The experience was so intense that he wanted to share it with others. But he couldn't bring people to the volcano – so he looked for a way to bring the volcano to the people.
"We found there is one man in the world who can make synthetic lava," says Bompas, "and we called him up."
Actually, there are two: sculptor Robert Wysocki and geologist Jeffrey Karson of Syracuse University. They have constructed their own in Syracuse — a furnace that takes 1.1 billion-year-old basaltic rock and heats it up to 3,000 degrees Fahrenheit, the temperature at which it turns molten.
"It's not unlike the Crock-Pot that's on your counter," says Wysocki, since the furnace has an metal containment vessel on the outside with an inner crucible that withstands high heat. But their "Crock-Pot" is about the size of a car.
Wysocki, Karson and volcanologists use the furnace to study lava flows; it's a far safer environment for this kind of research than the side of a volcano. But they were intrigued by Bompas and Parr's idea to use lava to cook food — in this case, steak, corn and marshmallows. On June 25, the team came together in Syracuse to make it happen.

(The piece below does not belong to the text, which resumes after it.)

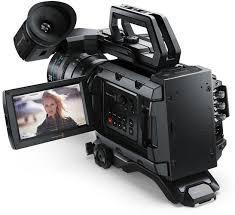 Digital Cinema Cameras Market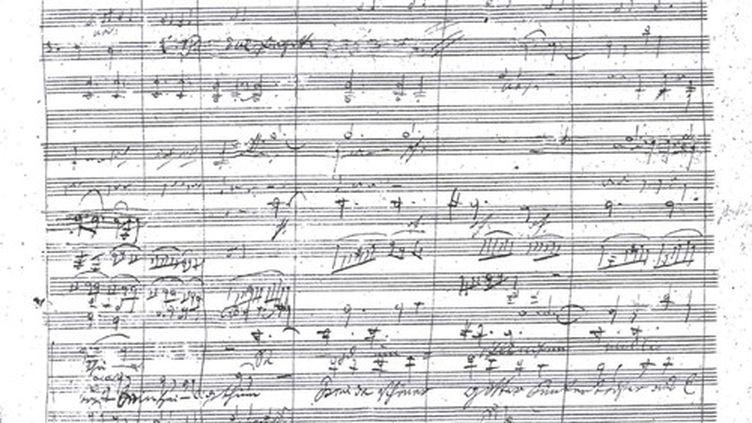 Page manuscrite du quatrième mouvement de la Neuvième symphonie de Beethoven (DOMAINE PUBLIC)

The fanciest professional ovens only go up to about 750 degrees Fahrenheit, Bompas says, but lava comes out of the furnace at a scorching 2,000 degrees Fahrenheit.
"It is the heat that most chefs dream of," says Bompas. "You are standing before this molten lava that flowing out, and it is beautiful."
With that kind of heat, the steak charred on the outside, while remaining a perfect medium-rare in the center. And Bompas says they didn't get any of the gases you'd get if you were cooking over an open gas, charcoal or wood flame altering the flavor.
Wysocki agrees: "It was the best steak I've ever had. It was just the flavor of that meat."
The downside? It takes 60 to 70 hours for the furnace to melt all that rock into lava. Once the lava cooled down a bit, they all roasted some marshmallows and enjoyed s'mores.
So does Bompas suggest we decamp to Hawaii to stage our own volcano cookouts?
"Only taking all precautions," he says. "Or call us up, we are ready to grill."
According to Bompas, they have devised a way to transport the five-ton artificial volcano to London. And they hope to soon launch a "lava banquet" service. All you need to book it is a month's lead time and a minimum of 500 guests, and then you too may be able to barbecue meat over molten rock. (They haven't listed the price for such a service, but we can only imagine it'll induce volcanic reactions.)